Labor Day now means union-time for me, not school days.  At the Regional Transit Authority where we represent workers along with the Amalgamated Transit Union and the electricians, they are grilling hot dogs and hamburgers under the breezeway at the A. Philip Randolph RTA building.  Maybe the Greater New Orleans AFL-CIO will try to have its picnic in City Park, a tradition we restarted when I was Secretary-Treasurer of that body, but given social distancing and Covid-19, maybe not?  Riding bikes in the evenings along the Mississippi Sound between Waveland and Bay St. Louis over the weekend, we saw lots of picnics, but no union banners.

For unions, these are contradictory times.  According to the new Gallup poll, we’re feeling the love with 65% public support, the highest in seventeen years.  Their poll shows that,

Democrats’ current 83% approval of labor unions is the highest on record since then. At the same time, 45% of Republicans and 64% of independents approve of unions.  In 2009, 66% of Democrats, 29% of Republicans and 44% of independents viewed labor unions favorably. Since the Great Recession, union approval has recovered among all three major party groups.

With huge unemployment underlining the fact that job security means almost nothing whether you are table server, an airline attendant, or a school worker, more workers are at least wishing that they had a union, and that’s good news.

On the other hand, 30 million on unemployment benefits with a lot of those union members as well, means unions are facing cutbacks in many cases as dues income drops.  Workers could be ringing the phones at union halls and find more answering machines and less follow-up on organizing plans.  Unionized janitors, casino workers, and a pile of manufacturing workers have found themselves on the unemployment line.  Salaried, professional, and office-based workers have largely been able to return to work, even if remotely, but service, industrial, and other workers remain on the bench as the economy still struggles with the pandemic and reopening.

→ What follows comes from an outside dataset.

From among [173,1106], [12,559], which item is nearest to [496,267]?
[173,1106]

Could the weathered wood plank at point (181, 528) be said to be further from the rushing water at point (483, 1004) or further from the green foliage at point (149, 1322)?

We’re hardly in shape to muster the resources for great drives, even if workers were clamoring for help.  For all his faults, there are also no John Lewis-types out there ready to rally either the institutional unions or the unorganized to wave our flags.

Certainly, there are opportunities.  Teachers are standing up over health-and-safety concerns, but given the way the administration and OSHA have walked away from the issue, the same need – and demand – for collective action exists in all workplaces.  Joining with the unemployed, many of them union members, to demand more benefits and security, and leading the way is another obvious path we could pave.

Or not.

It’s unclear if hunkering down and hoping for the best is a winning strategy.  Certainly, it hasn’t proven to be over recent decades, so it’s unclear how well it will work in the current crisis we face now.

The good news is that people love us again.  The bad news is we may be in no position to return that love.